Some doctors said they'll cut back services and hope they won't have to shut down.
"We're going to end up with skeleton coverage, and the care is going to be minimized," said Dr. Agusto Sy of Las Palmas Health Clinic. "Patients are going to suffer."
Ceceilia Savala's family is on Medi-Cal. The budget deadlock has forced her to go to four clinics because many won't take new patients as long as the state isn't paying.
She worries this clinic might close its doors.
"We don't have the finances if she gets sick or anything," Savala said about her young daughter. "So she'll stay sick, I guess. It's sad."
Budget negotiations have been painstakingly slow. Democrats want to raise taxes to help save them.
"While recognize the great pain in the clinics not getting the payments they need and deserve, it's a worse outcome to eliminate the clinics," said Calif. Sen. Darrell Steinberg (D-Sacramento).
But Gov. Arnold Schwarzenegger refuses to entertain proposals that raise taxes during this recession.

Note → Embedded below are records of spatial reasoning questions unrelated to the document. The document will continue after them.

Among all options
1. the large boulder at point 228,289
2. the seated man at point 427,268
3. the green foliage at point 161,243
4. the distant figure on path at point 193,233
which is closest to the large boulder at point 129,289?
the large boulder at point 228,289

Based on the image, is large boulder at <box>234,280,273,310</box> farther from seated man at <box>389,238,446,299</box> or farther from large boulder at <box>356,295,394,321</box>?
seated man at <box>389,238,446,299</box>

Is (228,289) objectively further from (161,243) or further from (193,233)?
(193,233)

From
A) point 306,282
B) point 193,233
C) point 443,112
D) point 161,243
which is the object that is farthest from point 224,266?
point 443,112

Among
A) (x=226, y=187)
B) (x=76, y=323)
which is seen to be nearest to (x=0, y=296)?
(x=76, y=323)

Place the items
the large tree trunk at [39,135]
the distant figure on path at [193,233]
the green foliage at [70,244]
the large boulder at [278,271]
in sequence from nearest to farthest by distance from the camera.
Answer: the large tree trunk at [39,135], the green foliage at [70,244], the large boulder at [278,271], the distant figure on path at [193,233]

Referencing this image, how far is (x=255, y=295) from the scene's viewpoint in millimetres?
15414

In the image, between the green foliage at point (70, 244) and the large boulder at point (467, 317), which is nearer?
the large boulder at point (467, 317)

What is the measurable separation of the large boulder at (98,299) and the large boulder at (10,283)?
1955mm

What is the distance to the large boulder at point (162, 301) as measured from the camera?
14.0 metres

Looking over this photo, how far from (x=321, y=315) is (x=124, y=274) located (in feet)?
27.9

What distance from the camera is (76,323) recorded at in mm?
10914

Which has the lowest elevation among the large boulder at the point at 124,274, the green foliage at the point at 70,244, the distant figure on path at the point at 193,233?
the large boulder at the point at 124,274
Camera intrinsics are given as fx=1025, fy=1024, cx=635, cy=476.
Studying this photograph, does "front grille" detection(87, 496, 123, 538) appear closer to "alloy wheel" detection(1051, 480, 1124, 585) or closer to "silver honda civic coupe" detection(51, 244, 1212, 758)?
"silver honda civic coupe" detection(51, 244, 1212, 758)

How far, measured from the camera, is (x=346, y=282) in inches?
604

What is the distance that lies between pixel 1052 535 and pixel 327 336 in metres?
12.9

"As soon as the Legislature passes a budget that we can sign that does not include taxes, then we'll be able to make those payments," said the governor's spokesperson, Rachel Arrezola.
That stand causes further delay in fixing the Medi-Cal problem and hurt Californians who aren't part of the budget process.
"We're the ones that are lower poverty, the ones that get the short end of the stick," Savala said.
The state controller and the state treasurer on Monday told the Legislature that public schools that are supposed to get $2.5 billion in September will not receive the money if there is no stage budget. The latest state budget was Sept. 23rd.